What You Missed From Regulatory Agencies Last Week—August 11-15, 2014

Roche’s RoActemra Approved By Scotland

Roche announced last week that its subcutaneous formulation of its rheumatoid arthritis drug RoActemra was approved by the Scottish Medicines Consortium (SMC). The NHS will be making the drug available to those either taking the medication at home or in the hospital. RoActemra, an anti IL-6 receptor inhibitor, is the first of its kind to receive SMC approval for subcutaneous and intravenous formulations in combination with methotrexate or as monotherapy. The treatment underwent the phase 3 SUMMACTA and BREVACTA trials, which both revealed its comparability to the intravenous formulation and its overall efficacy.

NICE Votes No On Roche’s Kadcyla

Kadcyla was rejected by NICE for the NHS because of its hefty price tag, numerous publications reported early last week. The drug, indicated for women suffering from aggressive, inoperable breast cancer, is a new treatment from the company and is expected to rake in roughly $3billion — coming in among the top 5 drugs released by Roche in upcoming years.  The drug aims to eliminate the side-effects that patients often get when being treated with chemotherapy and has been found to grant patients an extra 6 months of life. However, because of its $151,000 price tag per patient, NICE rejected it on the grounds it was too expensive to be used on the NHS. The drug can still be prescribed following funding from the centralized Cancer Drugs Fund.

Eylea Approved As DME Treatment

Regeneron Pharma announced that its Eylea (aflibercept) injection received European Commission (EC) approval to treat visual impairment caused by Diabetic Macular Edema (DME). Eylea is a vacular endothelial growth factor (VEGF) inhibitor, which is injected into the eye to block blood vessel growth, VEGF-A, and placental growth factor (PLGF). The drug, which was approved in the U.S. for DME earlier this year and for Macular Edema following Central Retinal Vein Occlusion (CRVO) in 2012, is expected to be launched by Bayer Healthcare in the EU this quarter. The drug has also been approved for the treatment of Wet AMD and Macular Edema following CRVO in the EU and other countries.

NICE Recommends Sovaldi For Hep C Treatment

Gilead’s hepatitis C drug Sovaldi, another drug with a highly contested price tag in the U.S., received a positive recommendation for inclusion on the NHS last week — however, with some limitations. Following the submission of additional data about certain patient populations, the drug was deemed by NICE to come in a cut above other existing treatments with a record of curing 9 out of 10 patients. The drug will cost roughly $56,000 in the U.K., compared to $84,000 for a 12-week regimen in the U.S. While it received a positive recommendation, NICE has ruled it should not be available to those patients with genotype 1 hepatitis C who cannot handle a combination treatment of Sovaldi and interferon because of its hefty price.

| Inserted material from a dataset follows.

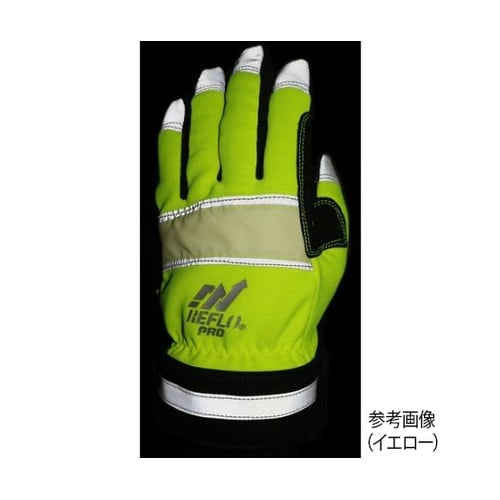 RG02ORL リフロプロ 光グローブ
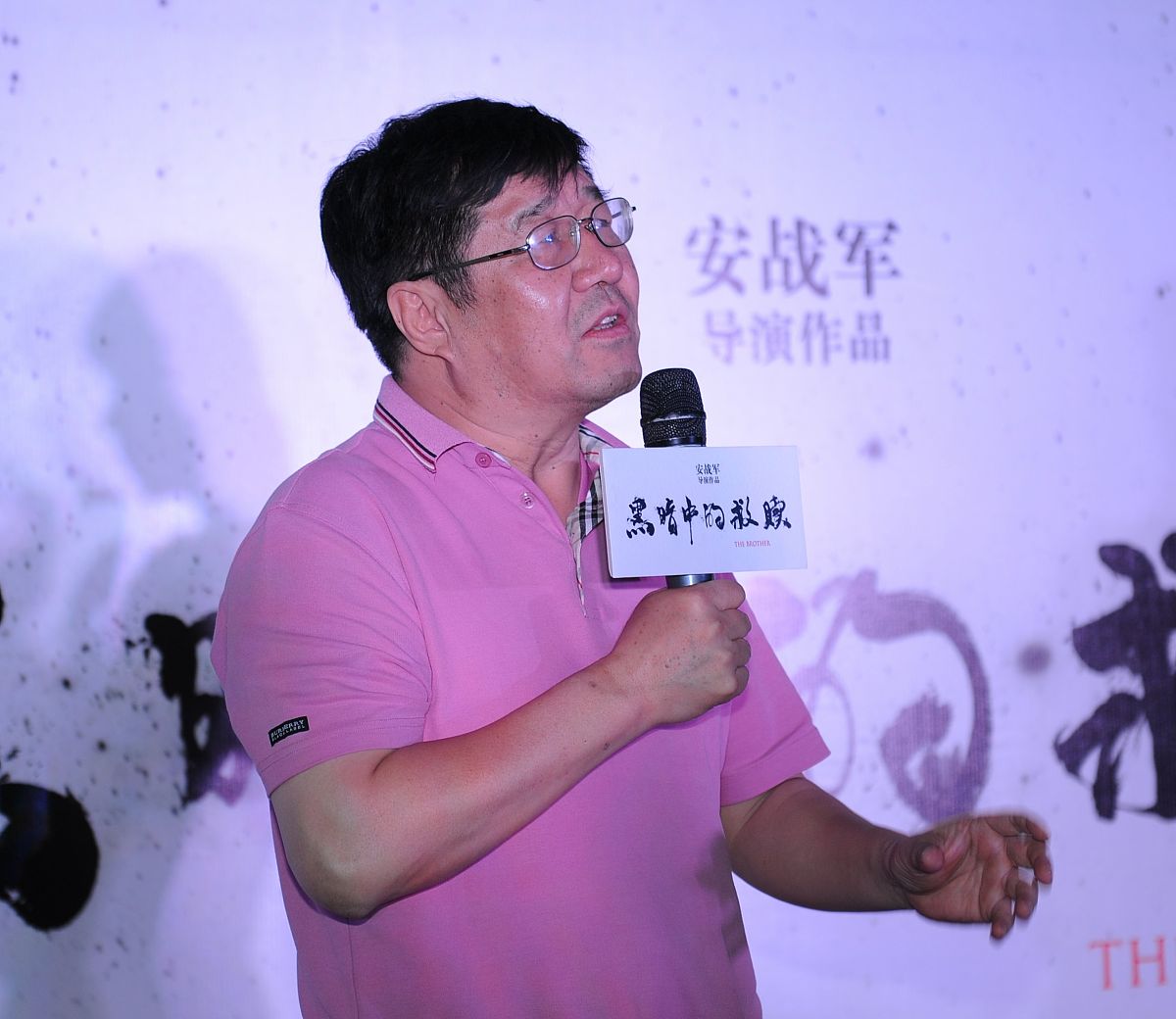2012年5月28日,北京,现实题材悬疑电影《黑暗中的救赎》新闻发布会在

Zytiga Not Approved By NICE

NICE made another controversial decision when it issued final guidance not recommending Janssen’s Zytiga for prostate cancer treatment before chemotherapy. The drug was previously recommended by NICE for the treatment of prostate cancer following treatment with docetaxel and chemotherapy. However, in this case, NICE has passed on recommending the treatment for people who have received hormone therapy but have seen their illness metastasize, or for those who are experiencing few symptoms or who are not yet ready for chemotherapy. The U.K. watchdog stated that it understood the blow that this decision was for patients, however claims that the price to benefit ratio was not well enough balanced to warrant approval.

Pharma Talking Points

Following a week of controversial decisions by NICE following drug pricing concerns, The Guardian features an article entitled “How the NHS can deal with soaring drug prices.” The article argues in favor of different prescribing practices by doctors, addressing in turn a trend known as “indication creeping” in which drugs are prescribed to patients that are less likely to benefit from taking them (i.e. statins). The Guardian also calls for more data transparency during the drug development process.